# Exercise passage
The world has had to come to terms with the senseless murder of John Lennon twenty five years ago. But for the millions around the world who were deeply enthralled and touched by Lennon's gifts - the ache remains.

Early and tragic death of a hero, a leader or a cultural icon always produces reactions of greater intensity than the sad passing-on of a revered figure at a grand old age. Our loss is not just the pang of regret that a much cherished person has finally shuffled off the mortal coil. It is also the burning pain of what might have been.

It is certainly true that when John Lennon was shot he was immediately eulogized, mythologized and indeed canonized. And if you weren't a follower - or were too young to experience the Lennon impact in 'real time' - you could be forgiven for reacting suspiciously to all the 25th anniversary hoopla. "I mean he was just a pop singer right? Married to that kooky Japanese woman. I'm sorry he died - but why the fuss?"

Did we over-react to Lennon's death in 1980? Are we pining for a mythological cipher now?

Those are healthy questions. I don't begrudge them. The weight of 25 years of soliloquies hangs heavy on the uninitiated. So let the answers be given.

John Lennon was not God. But he earned the love and admiration of his generation by creating a huge body of work that inspired and led rather than simply following. The appreciation for him deepened because he then instinctively decided to use his celebrity as a bully pulpit for causes greater than his own enrichment or self-aggrandizement.

For several key years in the late 60's and early 70's - he and Yoko Ono consciously turned turned their lives into a virtual "Truman Show" to promote the issues they believed in.

One of Lennon's many gifts was his humor. He knew - but accepted that many people were laughing at them. He didn't care. He cared that the message was being heard. If disbelievers were going to ridicule his peace protests that was at least preferable to them being engaged in violence. One of the secrets of Lennon (and indeed all four Beatles) was that he took his work seriously. But he never took HIMSELF too seriously.

# Data for review

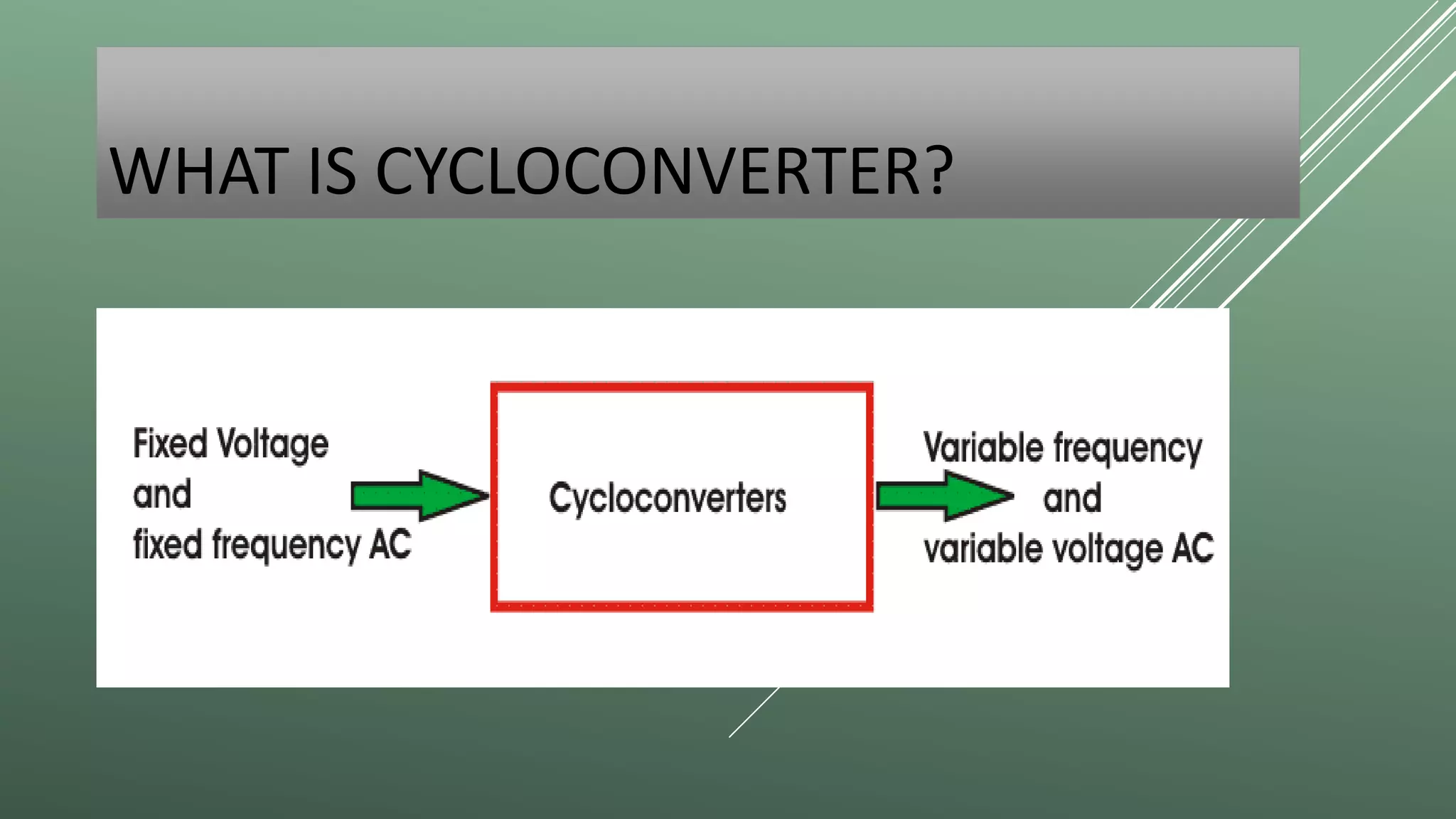 WHAT IS CYCLOCONVERTER?

Fixed Voltage
and
fixed frequency AC

Cycloconverters

Variable frequency
and
variable voltage AC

# Task list
a – Transcribe the stretch of the John Lennon piece from "Those are healthy" through "enrichment or self-aggrandizement.".
b – Go on with the piece about John Lennon from where it stops.

# Activity answers
a –
Those are healthy questions. I don't begrudge them. The weight of 25 years of soliloquies hangs heavy on the uninitiated. So let the answers be given.

John Lennon was not God. But he earned the love and admiration of his generation by creating a huge body of work that inspired and led rather than simply following. The appreciation for him deepened because he then instinctively decided to use his celebrity as a bully pulpit for causes greater than his own enrichment or self-aggrandizement.

b –
What is the Lennon legacy? There is the astonishing body of music. The jaunty anthems he wrote in the early Beatle years (1962-1965) may have been teen love songs - but they displayed an exuberant joy that is surprisingly undiminished by the passage of time. Then, once Bob Dylan showed him that lyrics could be personal - Lennon tapped into his feelings and revealed a gift for sensitivity and self-awareness that completely belied his oft-proclaimed status as "just a rocker."

From mid-1965 onwards in both his Beatles canon and his solo oeuvre - he learned how to direct-inject his feelings into his songwriting.

One thinks of the reflections in "In My Life" - "Though I know I'll never lose affection for people and things that went before..." And the lines in "Help!" - "When I was younger, so much younger than today...." He was still only 24 when he wrote those words. An old soul indeed…

Poets and playwrights wrote of insecurity. Pop singers may have (justifiably) felt it. But they certainly didn't sing about it to their fans. Lennon did. "Every now and then I feel so insecure..." he sang in "Help!" He also admitted to jealousy, suicidal depression and (in "Cold Turkey") heroin addiction.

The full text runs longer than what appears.